**DIRECTIVES**
1. Render the following sentence from the text on reactions to Israeli settlement construction into French: "Also on Monday, the European Union denounced the proposal for construction in Judea and Samaria and parts of Jerusalem beyond the 1949 Armistice Line."
2. Reproduce the passage of the text on reactions to Israeli settlement construction starting with "Earlier on Monday, State" and going on through "the Palestinian Authority.".

**SUPPLIED TEXT**
Start
Nevertheless Kerry, who was on a visit to Colombia, reiterated that "The United States of America views all of the settlements as illegitimate.”
Earlier on Monday, State Department spokeswoman Jen Psaki condemned the Israeli construction, saying, "Our policy has not changed. We don't accept the legitimacy of continued settlement activity."
Russia described the Israeli move as "a counterproductive step that complicates the atmosphere of the talks," referring to the newly restarted peace talks between Israel and the Palestinian Authority.
A spokesman for United Nations Secretary General Ban Ki-moon also re-stated his long-standing opposition to continued Israeli construction.
"Settlements in the occupied territories are illegal, they have been and they continue to be illegal," Eduardo del Buey said.
Also on Monday, the European Union denounced the proposal for construction in Judea and Samaria and parts of Jerusalem beyond the 1949 Armistice Line.
The EU insisted that Israel and the Palestinian Authority should "avoid any actions which would halt negotiations.”
Housing Minister Uri Ariel (Bayit Yehudi) declared on Sunday that Israel will continue to build new homes in Jerusalem.
"Talks are taking place, but the main question is what they are talking about,” he said. “In the mean time, we will carry out our duty, which is to build. I do not see peace but rather an audacious Arab Spring, though I remain hopeful peace will break out."
End
**SOURCE MATERIAL**
Start
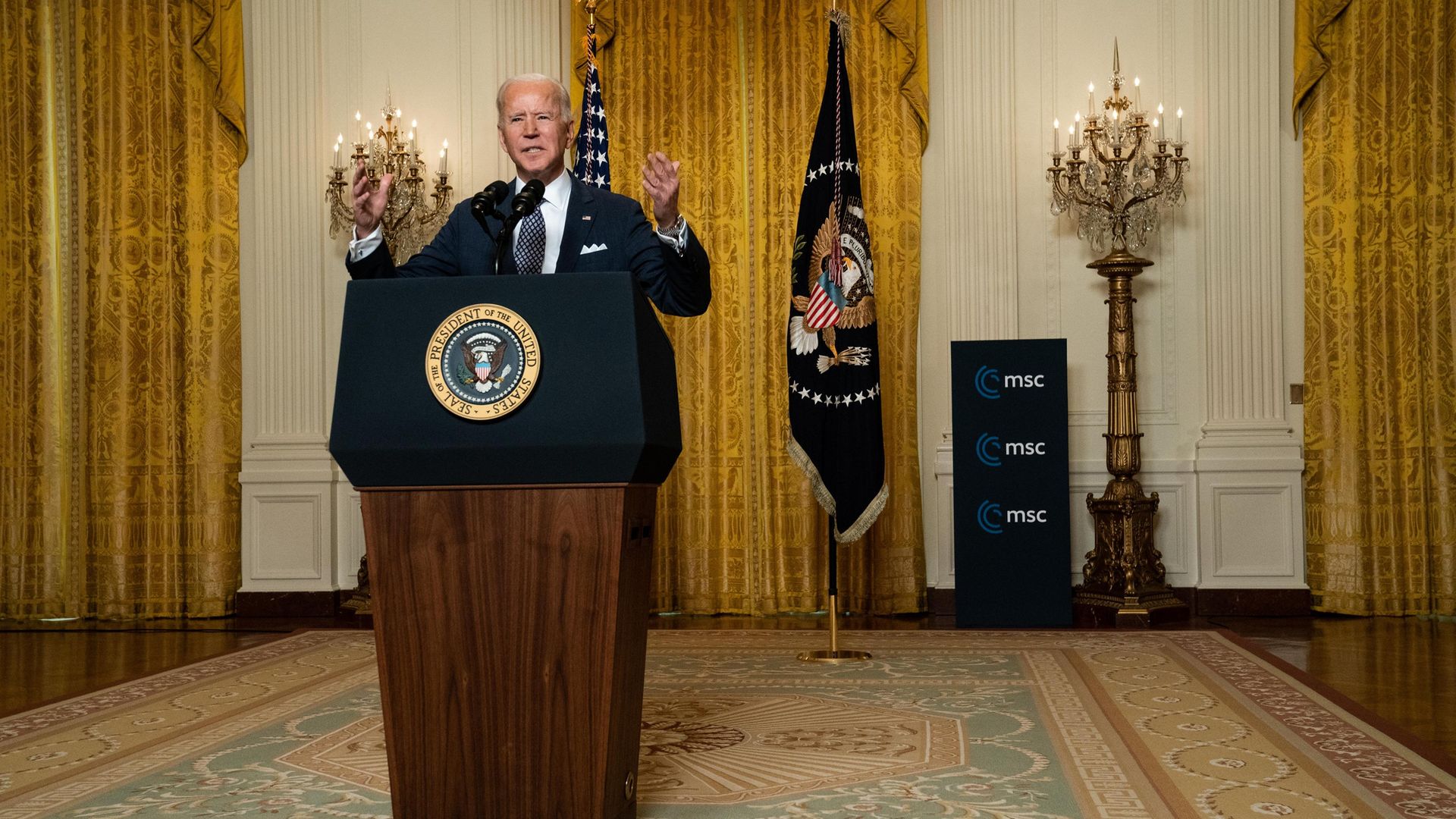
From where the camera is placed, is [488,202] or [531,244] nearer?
[488,202]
End
**WRITTEN RESPONSES**
1. Lundi également, l'Union européenne a dénoncé le projet de construction en Judée et en Samarie ainsi que dans certaines parties de Jérusalem situées au-delà de la ligne d'armistice de 1949.

2.
Earlier on Monday, State Department spokeswoman Jen Psaki condemned the Israeli construction, saying, "Our policy has not changed. We don't accept the legitimacy of continued settlement activity."
Russia described the Israeli move as "a counterproductive step that complicates the atmosphere of the talks," referring to the newly restarted peace talks between Israel and the Palestinian Authority.